Gegenüber von ihr saß die andere Passagierin des Abteils. Es war eine nette alte Lady, die bisher die meiste Zeit geschlafen hatte. Vorhin hatte Maud ihr geholfen, es sich auf dem Platz am Fenster bequem zu machen und ihr Riechsalz zu suchen. „Danke, meine Liebe“, hatte die Lady gewispert. „Wie freundlich von Ihnen. Das Reisen mit der Eisenbahn ist sehr anstrengend. Ich fühle mich etwas unwohl dabei.“

Der Zug wurde langsamer und ein schriller Pfiff ertönte, als sie in einen Bahnhof einfuhren.

Die alte Dame fuhr mit einem Ruck hoch. „Sind wir schon da?“

„Noch nicht. Es ist noch ein Stück bis zum Bahnhof von Penponds“, sagte Maud mit beruhigendem Lächeln. Sie hatten vorhin festgestellt, dass sie beide dasselbe Ziel hatten. „Wir machen nur einen Zwischenstopp.“

Sie schaute aus dem Fenster.

Der Bahnsteig wurde von einer Dampfwolke eingehüllt, die sich bald auflöste. Ein Mann stand dort und starrte sie an.

Er war nicht zu übersehen – groß, dunkelhaarig und langbeinig, gekleidet in einen langen dunkelgrauen Mantel mit einem scharlachroten Halstuch, das er nachlässig umgeschlungen hatte. Er trug keine Handschuhe, sodass sie den goldenen Siegelring an seiner rechten Hand glänzen sah. Maud fiel seine kraftvolle Ausstrahlung auf. Obwohl er ruhig dort stand, vermittelte er den Eindruck einer gewissen Rastlosigkeit, als müsste er sich zurückhalten, um nicht wie der Zug fortzueilen.

Sein Blick in das Innere des Waggons war sehr intensiv. Er starrte ihr direkt in die Augen, bevor eine weitere Dampfwolke ihn wieder verschluckte.

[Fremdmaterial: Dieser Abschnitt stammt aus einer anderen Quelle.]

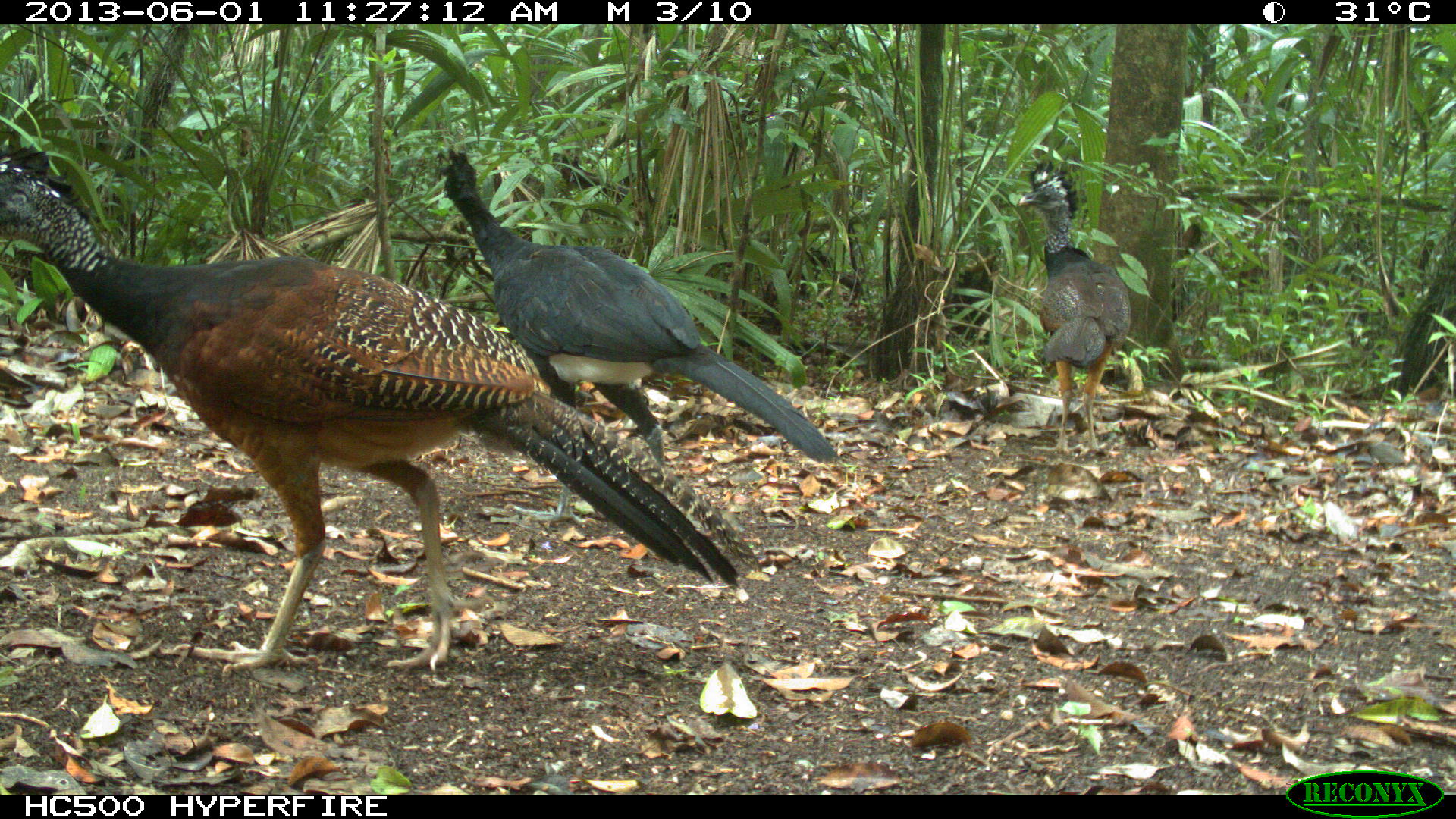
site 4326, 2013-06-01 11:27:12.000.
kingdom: Animalia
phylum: Chordata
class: Aves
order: Galliformes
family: Cracidae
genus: Crax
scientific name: Crax rubra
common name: great curassow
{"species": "Crax rubra (great curassow)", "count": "3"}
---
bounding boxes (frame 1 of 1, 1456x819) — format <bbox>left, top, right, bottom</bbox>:
crax rubra: <bbox>0, 147, 766, 681</bbox>; <bbox>426, 143, 845, 531</bbox>; <bbox>1015, 157, 1131, 457</bbox>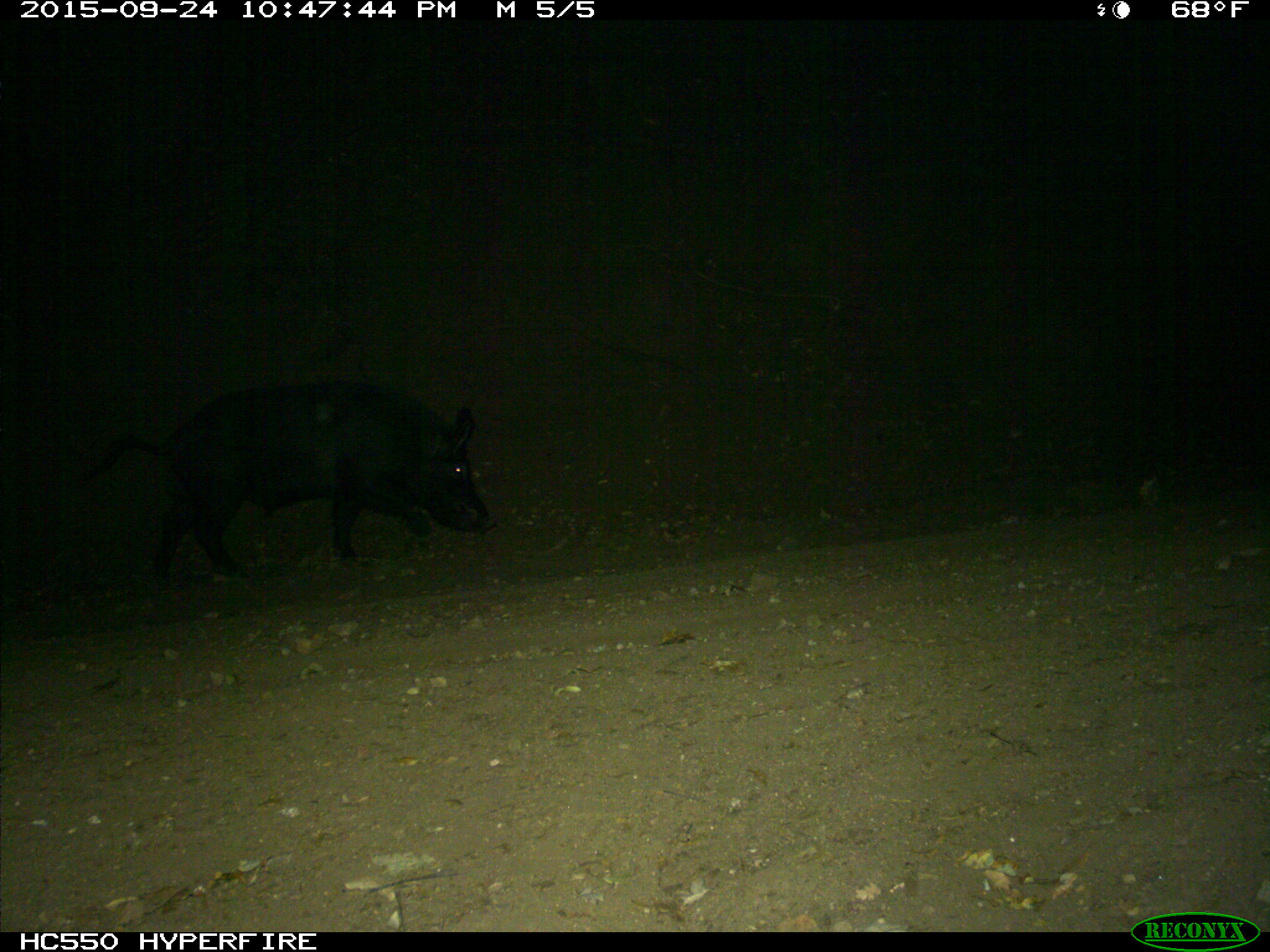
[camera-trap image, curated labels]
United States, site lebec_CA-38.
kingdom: Animalia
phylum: Chordata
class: Mammalia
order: Artiodactyla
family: Suidae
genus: Sus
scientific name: Sus scrofa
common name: wild boar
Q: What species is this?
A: Sus scrofa (wild boar).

Maud zog sich zurück. Der Blick des Mannes war eindringlich und von geradezu magnetischer Anziehungskraft, als gäbe es das Glasfenster zwischen ihnen nicht.

Die Dampfwolke löste sich wieder auf, doch der dunkelhaarige Mann war verschwunden.

„Na so etwas!“

Maud drehte sich auf dem Sitz herum.

Ein weiterer Passagier hatte den Wagen betreten, ein beleibter junger Mann in einem karierten Mantel. Sein Gesicht unter dem Zylinderhut war hochrot.

„Entschuldigen Sie, Madam“, sagte er sehr laut zu der alten Lady. „Sie sitzen auf meinem Platz.“

„Oh je, oh je“, jammerte die alte Dame. „Was sagten Sie?“

Der junge Mann schaute sie mürrisch an. „Ich sagte, dies ist mein Sitzplatz! Ich wollte nämlich am Fenster sitzen.“

Der Mund der alten Dame zitterte.

Maud schaute sich nach dem Dienstmann um, aber er war nicht zu sehen.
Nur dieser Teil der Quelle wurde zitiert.